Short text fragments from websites
--*--
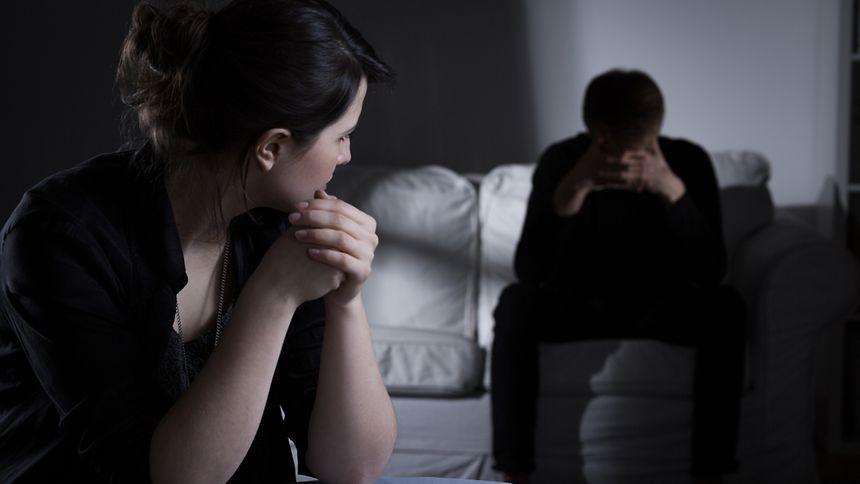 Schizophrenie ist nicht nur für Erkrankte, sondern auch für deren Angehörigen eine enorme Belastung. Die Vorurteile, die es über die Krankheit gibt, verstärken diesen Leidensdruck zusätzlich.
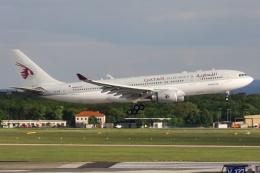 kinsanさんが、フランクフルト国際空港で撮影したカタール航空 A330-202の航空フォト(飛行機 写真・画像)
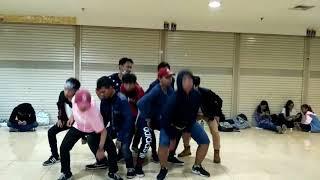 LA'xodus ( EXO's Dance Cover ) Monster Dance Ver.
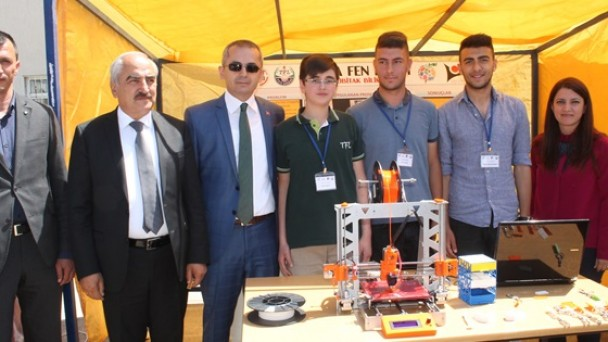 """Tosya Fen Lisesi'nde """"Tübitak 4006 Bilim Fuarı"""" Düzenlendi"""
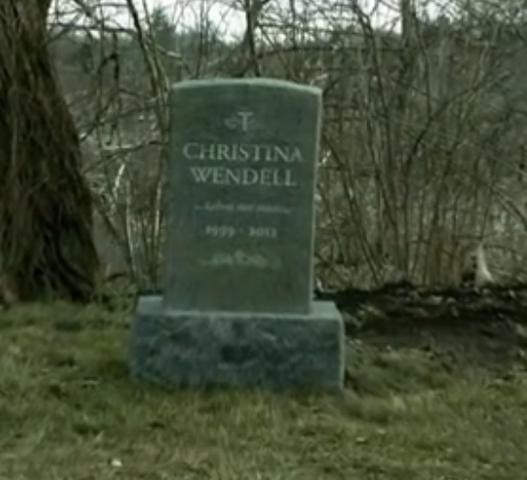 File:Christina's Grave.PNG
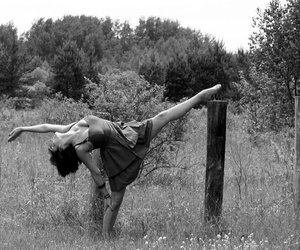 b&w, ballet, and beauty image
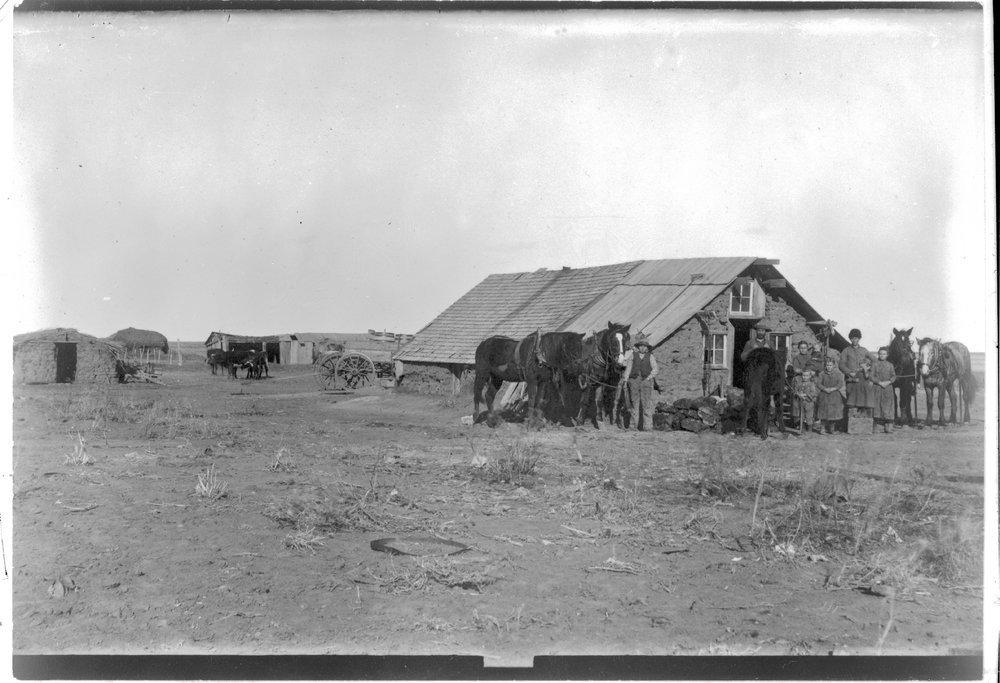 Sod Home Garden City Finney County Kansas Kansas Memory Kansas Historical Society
--*--
● **About this exercise**
Without the pictures, copy out each entry exactly as it stands.

● **Task solution**
 Schizophrenie ist nicht nur für Erkrankte, sondern auch für deren Angehörigen eine enorme Belastung. Die Vorurteile, die es über die Krankheit gibt, verstärken diesen Leidensdruck zusätzlich.
 kinsanさんが、フランクフルト国際空港で撮影したカタール航空 A330-202の航空フォト(飛行機 写真・画像)
 LA'xodus ( EXO's Dance Cover ) Monster Dance Ver.
 """Tosya Fen Lisesi'nde """"Tübitak 4006 Bilim Fuarı"""" Düzenlendi"""
 File:Christina's Grave.PNG
 b&w, ballet, and beauty image
 Sod Home Garden City Finney County Kansas Kansas Memory Kansas Historical Society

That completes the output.